Stored data entries:
++++++++++++++++++++

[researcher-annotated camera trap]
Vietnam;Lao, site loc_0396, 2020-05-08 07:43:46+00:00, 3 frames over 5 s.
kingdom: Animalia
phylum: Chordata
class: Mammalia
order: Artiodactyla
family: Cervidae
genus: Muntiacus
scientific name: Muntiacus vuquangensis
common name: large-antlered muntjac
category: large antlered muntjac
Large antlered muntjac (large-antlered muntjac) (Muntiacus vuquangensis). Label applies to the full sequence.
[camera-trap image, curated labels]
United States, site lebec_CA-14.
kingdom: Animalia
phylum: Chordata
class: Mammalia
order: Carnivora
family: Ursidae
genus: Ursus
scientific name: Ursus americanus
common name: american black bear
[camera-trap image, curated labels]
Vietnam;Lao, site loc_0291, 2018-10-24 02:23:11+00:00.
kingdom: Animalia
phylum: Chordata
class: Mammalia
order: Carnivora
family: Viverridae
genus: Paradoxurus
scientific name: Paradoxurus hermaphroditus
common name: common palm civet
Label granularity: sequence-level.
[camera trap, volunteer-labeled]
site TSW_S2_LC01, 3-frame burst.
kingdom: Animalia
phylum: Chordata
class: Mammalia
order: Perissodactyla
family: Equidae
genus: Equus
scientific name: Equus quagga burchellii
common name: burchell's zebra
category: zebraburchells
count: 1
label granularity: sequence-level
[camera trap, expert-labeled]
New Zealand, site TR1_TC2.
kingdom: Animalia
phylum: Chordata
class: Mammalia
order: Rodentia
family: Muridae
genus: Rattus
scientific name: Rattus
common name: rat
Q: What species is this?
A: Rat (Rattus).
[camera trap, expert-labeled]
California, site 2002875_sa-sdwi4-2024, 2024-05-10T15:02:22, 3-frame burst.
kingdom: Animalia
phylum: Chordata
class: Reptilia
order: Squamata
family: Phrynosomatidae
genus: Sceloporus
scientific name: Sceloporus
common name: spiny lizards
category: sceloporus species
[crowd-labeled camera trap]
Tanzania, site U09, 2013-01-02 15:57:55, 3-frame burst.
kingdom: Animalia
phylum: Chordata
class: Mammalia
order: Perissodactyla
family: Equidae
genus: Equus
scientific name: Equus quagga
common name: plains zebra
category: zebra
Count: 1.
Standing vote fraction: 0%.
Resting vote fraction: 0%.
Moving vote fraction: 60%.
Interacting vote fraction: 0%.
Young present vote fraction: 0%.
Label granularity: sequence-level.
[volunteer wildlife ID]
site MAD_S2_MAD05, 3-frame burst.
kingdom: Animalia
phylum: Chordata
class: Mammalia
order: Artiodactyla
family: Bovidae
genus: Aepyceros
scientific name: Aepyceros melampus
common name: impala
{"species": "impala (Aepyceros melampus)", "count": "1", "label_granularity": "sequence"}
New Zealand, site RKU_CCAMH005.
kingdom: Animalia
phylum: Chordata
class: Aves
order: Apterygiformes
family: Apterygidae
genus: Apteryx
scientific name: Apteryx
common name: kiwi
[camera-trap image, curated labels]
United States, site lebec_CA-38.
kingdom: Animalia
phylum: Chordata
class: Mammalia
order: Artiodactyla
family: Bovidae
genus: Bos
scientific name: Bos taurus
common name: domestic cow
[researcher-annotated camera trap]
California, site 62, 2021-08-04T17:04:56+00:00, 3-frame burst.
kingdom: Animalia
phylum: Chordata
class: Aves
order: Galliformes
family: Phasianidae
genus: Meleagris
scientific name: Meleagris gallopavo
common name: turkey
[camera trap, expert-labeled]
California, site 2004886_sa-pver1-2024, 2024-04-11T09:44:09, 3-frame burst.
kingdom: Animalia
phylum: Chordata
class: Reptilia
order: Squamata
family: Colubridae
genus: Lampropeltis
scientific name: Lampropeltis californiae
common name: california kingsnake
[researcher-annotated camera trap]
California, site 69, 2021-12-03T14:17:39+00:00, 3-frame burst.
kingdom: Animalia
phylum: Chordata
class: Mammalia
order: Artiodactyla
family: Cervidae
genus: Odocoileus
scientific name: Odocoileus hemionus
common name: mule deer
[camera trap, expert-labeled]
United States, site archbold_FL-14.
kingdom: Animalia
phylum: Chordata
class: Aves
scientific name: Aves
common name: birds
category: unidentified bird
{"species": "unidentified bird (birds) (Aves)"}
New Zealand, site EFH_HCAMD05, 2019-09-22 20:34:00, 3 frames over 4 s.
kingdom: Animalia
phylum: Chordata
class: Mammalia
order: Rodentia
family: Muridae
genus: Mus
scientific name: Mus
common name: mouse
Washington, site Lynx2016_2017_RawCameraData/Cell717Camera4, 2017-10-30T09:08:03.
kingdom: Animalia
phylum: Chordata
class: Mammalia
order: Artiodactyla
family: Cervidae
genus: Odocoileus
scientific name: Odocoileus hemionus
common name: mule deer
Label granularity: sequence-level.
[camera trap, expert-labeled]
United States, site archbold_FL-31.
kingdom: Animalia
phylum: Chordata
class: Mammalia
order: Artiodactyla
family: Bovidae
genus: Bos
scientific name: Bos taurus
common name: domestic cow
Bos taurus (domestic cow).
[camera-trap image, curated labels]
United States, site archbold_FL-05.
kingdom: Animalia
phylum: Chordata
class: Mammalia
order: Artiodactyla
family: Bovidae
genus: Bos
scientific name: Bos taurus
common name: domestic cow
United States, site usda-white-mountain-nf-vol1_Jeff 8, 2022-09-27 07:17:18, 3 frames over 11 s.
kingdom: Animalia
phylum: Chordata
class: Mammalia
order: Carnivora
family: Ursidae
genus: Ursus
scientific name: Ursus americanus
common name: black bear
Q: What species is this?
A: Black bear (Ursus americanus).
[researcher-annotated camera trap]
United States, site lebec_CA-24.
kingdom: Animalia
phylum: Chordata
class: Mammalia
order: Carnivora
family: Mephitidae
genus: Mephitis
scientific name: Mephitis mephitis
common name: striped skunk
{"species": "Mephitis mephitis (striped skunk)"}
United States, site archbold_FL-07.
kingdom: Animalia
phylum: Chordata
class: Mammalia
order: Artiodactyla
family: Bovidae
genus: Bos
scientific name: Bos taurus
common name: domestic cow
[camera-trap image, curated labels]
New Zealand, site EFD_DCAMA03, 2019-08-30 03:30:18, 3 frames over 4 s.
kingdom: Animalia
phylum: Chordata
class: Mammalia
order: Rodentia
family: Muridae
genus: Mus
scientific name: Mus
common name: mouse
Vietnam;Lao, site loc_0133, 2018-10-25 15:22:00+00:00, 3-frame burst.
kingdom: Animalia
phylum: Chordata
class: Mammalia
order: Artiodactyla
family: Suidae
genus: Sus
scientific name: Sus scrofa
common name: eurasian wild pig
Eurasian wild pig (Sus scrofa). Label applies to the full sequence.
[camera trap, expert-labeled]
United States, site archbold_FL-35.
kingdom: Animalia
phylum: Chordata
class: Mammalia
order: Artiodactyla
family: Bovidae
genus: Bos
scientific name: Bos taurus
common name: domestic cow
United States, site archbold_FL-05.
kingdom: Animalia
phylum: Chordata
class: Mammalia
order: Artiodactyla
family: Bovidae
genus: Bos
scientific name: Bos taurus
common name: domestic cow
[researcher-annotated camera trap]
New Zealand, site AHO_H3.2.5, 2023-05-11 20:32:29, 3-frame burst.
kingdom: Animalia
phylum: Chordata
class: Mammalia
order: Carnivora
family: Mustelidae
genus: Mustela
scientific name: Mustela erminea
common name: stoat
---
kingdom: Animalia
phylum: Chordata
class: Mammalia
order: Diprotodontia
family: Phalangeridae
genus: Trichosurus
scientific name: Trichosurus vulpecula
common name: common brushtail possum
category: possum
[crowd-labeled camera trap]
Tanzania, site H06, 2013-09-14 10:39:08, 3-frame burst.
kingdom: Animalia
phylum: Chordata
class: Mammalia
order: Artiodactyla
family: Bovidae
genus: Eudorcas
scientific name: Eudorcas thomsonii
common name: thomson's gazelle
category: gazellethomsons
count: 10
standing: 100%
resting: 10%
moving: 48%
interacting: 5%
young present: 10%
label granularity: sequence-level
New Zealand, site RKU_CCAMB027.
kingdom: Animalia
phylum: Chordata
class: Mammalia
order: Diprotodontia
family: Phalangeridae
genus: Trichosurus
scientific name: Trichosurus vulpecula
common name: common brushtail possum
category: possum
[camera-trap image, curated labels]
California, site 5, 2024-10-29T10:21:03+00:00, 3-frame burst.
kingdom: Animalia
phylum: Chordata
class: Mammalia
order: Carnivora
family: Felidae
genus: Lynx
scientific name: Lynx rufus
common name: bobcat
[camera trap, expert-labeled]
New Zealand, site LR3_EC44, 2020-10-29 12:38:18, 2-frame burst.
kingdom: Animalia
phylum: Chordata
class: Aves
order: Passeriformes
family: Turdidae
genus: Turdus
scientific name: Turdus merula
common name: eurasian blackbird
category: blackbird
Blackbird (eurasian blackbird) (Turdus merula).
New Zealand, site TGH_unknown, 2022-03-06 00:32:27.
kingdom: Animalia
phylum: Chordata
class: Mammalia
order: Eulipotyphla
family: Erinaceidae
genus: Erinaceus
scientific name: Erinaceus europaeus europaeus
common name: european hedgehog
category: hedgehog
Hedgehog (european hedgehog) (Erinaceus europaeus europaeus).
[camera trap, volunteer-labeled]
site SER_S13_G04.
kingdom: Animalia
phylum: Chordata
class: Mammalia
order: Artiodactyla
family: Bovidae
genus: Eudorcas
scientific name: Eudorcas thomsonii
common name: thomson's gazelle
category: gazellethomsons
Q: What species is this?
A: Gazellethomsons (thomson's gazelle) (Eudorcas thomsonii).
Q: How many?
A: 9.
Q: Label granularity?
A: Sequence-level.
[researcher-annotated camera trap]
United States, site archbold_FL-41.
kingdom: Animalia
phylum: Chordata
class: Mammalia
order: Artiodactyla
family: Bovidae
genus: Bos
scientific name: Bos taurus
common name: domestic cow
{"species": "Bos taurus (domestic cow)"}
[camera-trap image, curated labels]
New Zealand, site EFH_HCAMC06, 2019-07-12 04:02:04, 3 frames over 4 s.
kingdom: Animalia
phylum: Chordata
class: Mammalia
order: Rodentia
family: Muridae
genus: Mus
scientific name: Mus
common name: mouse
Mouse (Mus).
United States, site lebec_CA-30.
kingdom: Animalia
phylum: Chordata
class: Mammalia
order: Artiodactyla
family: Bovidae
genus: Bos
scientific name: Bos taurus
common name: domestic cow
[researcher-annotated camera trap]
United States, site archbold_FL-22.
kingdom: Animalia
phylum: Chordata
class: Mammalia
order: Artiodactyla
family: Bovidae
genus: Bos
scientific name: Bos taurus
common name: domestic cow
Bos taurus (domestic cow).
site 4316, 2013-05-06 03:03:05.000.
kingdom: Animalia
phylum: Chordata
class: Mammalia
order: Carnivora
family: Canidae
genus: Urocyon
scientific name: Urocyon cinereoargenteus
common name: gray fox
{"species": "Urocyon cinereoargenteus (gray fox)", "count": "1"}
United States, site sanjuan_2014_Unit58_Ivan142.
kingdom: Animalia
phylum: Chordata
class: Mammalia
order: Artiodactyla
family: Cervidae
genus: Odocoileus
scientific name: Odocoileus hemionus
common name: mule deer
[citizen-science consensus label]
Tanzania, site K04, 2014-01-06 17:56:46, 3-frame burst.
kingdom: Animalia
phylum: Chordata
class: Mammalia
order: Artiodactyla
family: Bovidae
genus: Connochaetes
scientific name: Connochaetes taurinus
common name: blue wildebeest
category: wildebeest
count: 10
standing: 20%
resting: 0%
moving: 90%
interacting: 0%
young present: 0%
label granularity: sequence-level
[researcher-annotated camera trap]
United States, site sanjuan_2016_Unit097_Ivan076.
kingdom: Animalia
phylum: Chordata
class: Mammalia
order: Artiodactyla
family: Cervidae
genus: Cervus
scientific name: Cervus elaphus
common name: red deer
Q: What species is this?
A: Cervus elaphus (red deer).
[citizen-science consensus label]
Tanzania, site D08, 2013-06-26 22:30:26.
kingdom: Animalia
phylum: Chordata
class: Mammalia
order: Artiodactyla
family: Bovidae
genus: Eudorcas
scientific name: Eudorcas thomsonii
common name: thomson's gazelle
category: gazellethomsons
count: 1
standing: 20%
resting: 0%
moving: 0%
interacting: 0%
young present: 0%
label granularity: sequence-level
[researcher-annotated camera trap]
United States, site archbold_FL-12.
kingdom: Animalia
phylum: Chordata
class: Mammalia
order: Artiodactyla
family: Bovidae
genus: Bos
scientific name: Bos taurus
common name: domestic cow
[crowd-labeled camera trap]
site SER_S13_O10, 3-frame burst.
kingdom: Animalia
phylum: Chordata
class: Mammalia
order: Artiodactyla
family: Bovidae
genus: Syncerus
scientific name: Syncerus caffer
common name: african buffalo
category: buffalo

++++++++++++++++++++

Task objective —
Reproduce the entries above exactly, starting at their first line and finishing with the line that contains "common name: american black bear".

Exercise response —
[researcher-annotated camera trap]
Vietnam;Lao, site loc_0396, 2020-05-08 07:43:46+00:00, 3 frames over 5 s.
kingdom: Animalia
phylum: Chordata
class: Mammalia
order: Artiodactyla
family: Cervidae
genus: Muntiacus
scientific name: Muntiacus vuquangensis
common name: large-antlered muntjac
category: large antlered muntjac
Large antlered muntjac (large-antlered muntjac) (Muntiacus vuquangensis). Label applies to the full sequence.
[camera-trap image, curated labels]
United States, site lebec_CA-14.
kingdom: Animalia
phylum: Chordata
class: Mammalia
order: Carnivora
family: Ursidae
genus: Ursus
scientific name: Ursus americanus
common name: american black bear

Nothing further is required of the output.